Mohamed-Omer Aiuby, 29 ans, a fui avec sa femme et la famille de cette dernière. Travaillant à Kaboul dans le digital pour l’UNDP (Programme des Nations unies pour le développement), il n’a pourtant «rien vu venir. Alors que la violence montait, je me suis retrouvé sur une liste de personnes recherchées par les talibans». Drapeau français en main, lui et ses proches tentent de monter à bord de leur vol d’évacuation, mais se retrouvent acculés dans le chaos de l’aéroport de Kaboul. «On a eu de la chance. L’ambassade de France a convenu d’un point de récupération ailleurs en ville puis nous a mis dans un avion pour Abu Dhabi, puis Paris, pour arriver en bus ici. En 48 heures», raconte Mohamed-Omer dans un anglais impeccable. Ni sa mère ni sa sœur n’ont réussi à quitter Kaboul. Tout comme 60 compatriotes qui devaient être accueillis près d’Angers. Leur avion n’a pas décollé.
«On se met à leur place»
Juste en face du centre, un couple de voisins observe les va-et-vient des nouveaux venus. «On se met à leur place… Ça se passe bien pour le moment, observe Marie-Claude. Après, c’est une toute petite commune, ici, ce n’est pas du tout fait pour eux. Et puis on n’a pas été prévenus de leur arrivée par la mairie», regrette-t-elle. «La préfecture ne nous a pas demandé notre avis», se dédouane le premier adjoint, Loïc Chesnel. «Nous sommes ouverts à l’accueil des réfugiés. Nous aurions certainement pu accueillir quatre, cinq, six familles, pas 88 personnes d’un coup, comme ça», poursuit l’élu. L’hiver dernier, 115 migrants, originaires d’Afrique subsaharienne, avaient été accueillis dans un autre centre de vacances piriacais, suscitant une polémique locale.
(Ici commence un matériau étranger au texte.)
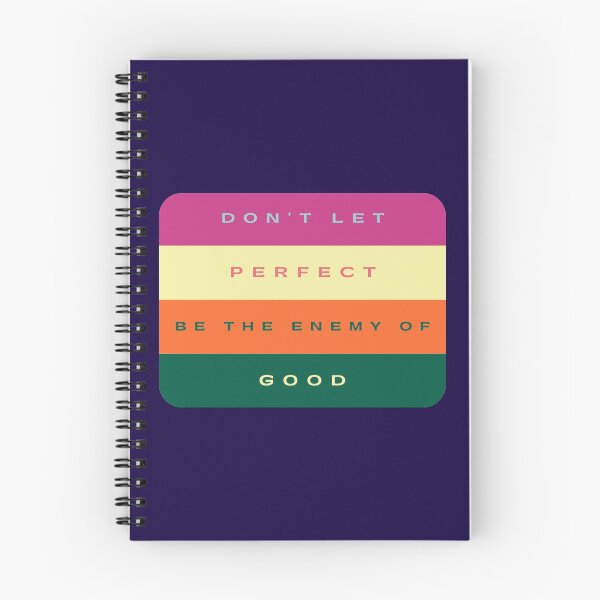 Item preview, Don't Let Perfect Be The Enemy Of Good designed and sold by InfiniteeShop.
Les associations croulent sous «les dons de vêtements et de nourriture qui viennent de toute la presqu’île guérandaise», note Conception Mousseau-Fernandez. Car les Afghans sont partis sans valises, pour ne pas éveiller les soupçons. Alors, une collecte permanente s’organise avec l’antenne locale Secours populaire, qui publie régulièrement des listes précises des besoins. «Aujourd’hui, des chargeurs de téléphone, principalement. Nous anticipons aussi des besoins à venir pour les produits d’hygiène», précise Danielle Alexandre, secrétaire générale du Secours populaire de Loire-Atlantique.
Mohamed-Omer Aiuby commence déjà à apprendre le français. «Je veux terminer mon master ici et travailler pour rendre à la France ce qu’elle m’a donné. Après, dans quelques années, je retournerai en Afghanistan pour aider mon pays.» Une quarantaine d’autres réfugiés doivent arriver, à Nantes cette fois, dans les jours qui viennent.